Can the equivalence principle be safely used in non-relativistic mechanics?

Question

Imagine an ideal pendulum in a train. While the train is in uniform motion, Newton's laws apply within the train, and we can easily write down the equations of motion for the pendulum. Now assume the train is being uniformly accelerated with acceleration $a$.

If we would like to directly approach this using Newton's laws, we would probably have to consider the force accelerating the train, the reaction force on the pivot of the pendulum, and so on. I think this would get quite cumbersome.

Naively invoking the equivalence principle as in general relativity, this would become easy again: let $\vec g$ be the gravitational acceleration, $\vec a$ the acceleration of the train, then in the train this would give us an equivalent gravitational field with uniform value $\vec g - \vec a$, and an equilibrium position in the direction of this vector, which corresponds to the angle $\theta_0 = \arctan\frac{-a}g$, and we conclude that the equation of motion for the angle $\theta - \theta_0$ is the same as that for an ordinary pendulum with gravitational acceleration $\sqrt{g^2 + a^2}$.

It is not at all clear (to me) that this reasoning is justified by Newton's laws.

My questions:

• Can the equivalence principle (possibly in some restricted form) be safely invoked in non-relativisting mechanics?
• Can its validity be derived from Newton's laws?

Answer 1

Yes, it can be. In classical mechanics the principle is nothing but the statement that inertial and gravitational masses are identical. As a consequence all inertial forces can be mathematically interpreted as gravitational forces using the standard mathematical machinery of Newtonian mechanics. Your solution is correct.

Answer 2

If we write the acceleration of the pendulum as a combination of the uniform acceleration ($a_u$) and the acceleartion in the rest frame ($a_r$) of the train we get $$\vec{a} = m \vec{a_u} + m \vec{a_r} = \vec{F_r} + \vec{F_g}$$ with $F_g$ the gravitational force acting on the pendulum and $F_r$ the reaction force of the string the pendulum is attached to. What we now want to find is an expression for $a_r$, we write $$m \vec{a_r} = \vec{F_r} - m(\vec{g} -\vec{a_u})$$ This is of course quite straightforward. If I understand your problem correct, you are wondering whether the reaction force $\vec{F_r}$ is now different then when the pendulum would swing in a uniform gravitational field with gravitational acceleration $\vec{g}-\vec{a_u}$.
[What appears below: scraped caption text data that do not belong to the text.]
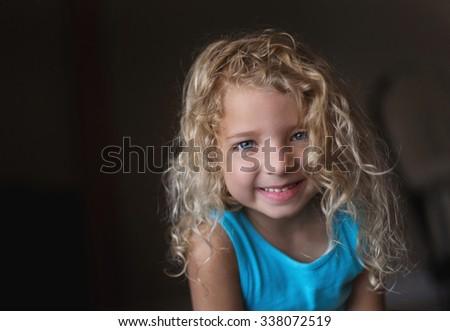 Blue eyed Toddler girl and big smile - stock photo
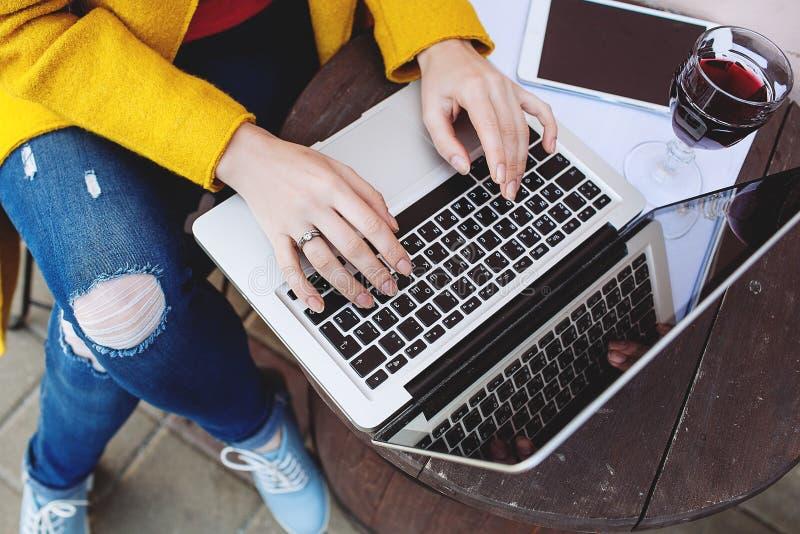 A mulher entrega a datilografia na tabuleta e no vinho do portátil no café imagens de stock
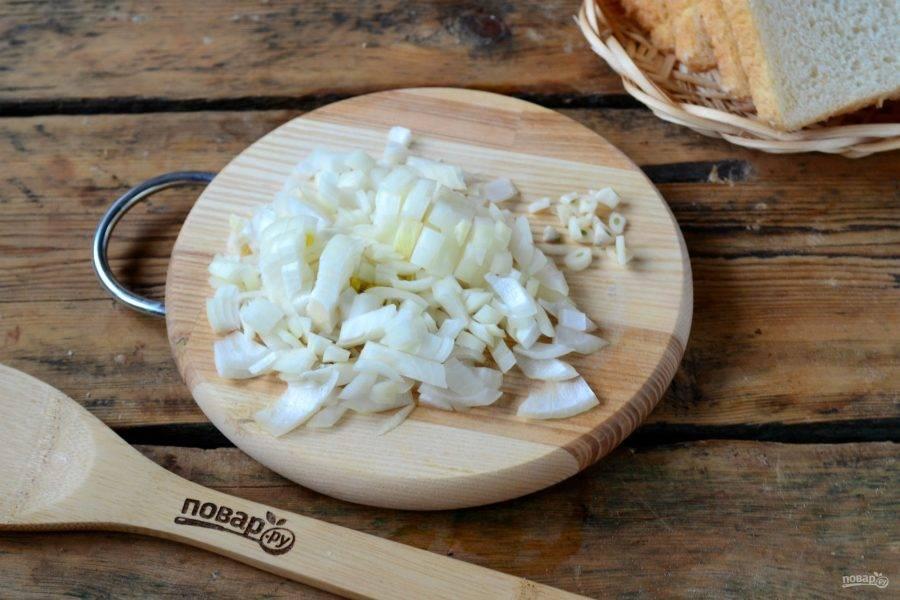 Начнем с приготовления соуса. Луковицу и несколько зубчиков чеснока измельчите ножом. Выложите на сковороду с разогретым растительным маслом и жарьте до легкого золотистого оттенка.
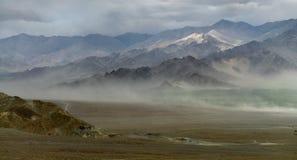Η σκιαγραφία του βουνού κατά τη διάρκεια μιας θύελλας σκόνης, τοίχος άμμου δημιουργεί την ελαφριά ομίχλη και το ταξίδι κατά μήκος Στοκ Εικόνα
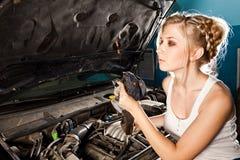 Flickan kontrollerar den olje- nivån i bilen Royaltyfri Fotografi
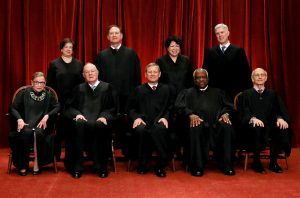 FILE PHOTO: U.S. Chief Justice John Roberts (seated C) leads Justice Ruth Bader Ginsburg (front row, L-R), Justice Anthony Kennedy, Justice Clarence Thomas, Justice Stephen Breyer, Justice Elena Kagan (back row, L-R), Justice Samuel Alito, Justice Sonia Sotomayor, and Associate Justice Neil Gorsuch in taking a new family photo including Gorsuch, their most recent addition, at the Supreme Court building in Washington, D.C., U.S., on June 1, 2017. REUTERS/Jonathan Ernst/File Photo - RTS18I19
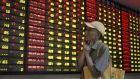 Troubling times: checking stock prices recently in Nanjing, China. Photograph: Reuters/China Daily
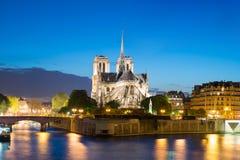 Notre Dame de Paris met cruise binnen schip op Zegenrivier bij nacht stock foto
One should remember how this reaction force is determined when solving the E.O.M. for a pendulum, it is uniquely determined by requiring that $\vec{a_r} \perp \vec{v}$ and thus that the pendulum swings on a circle. There is no difference in our case, we must still have $\vec{a_r}\perp\vec{v}$ and will find therefore exactly the same reaction force as we would for a pendulum in a $\vec{g}-\vec{a_u}$ gravitational field.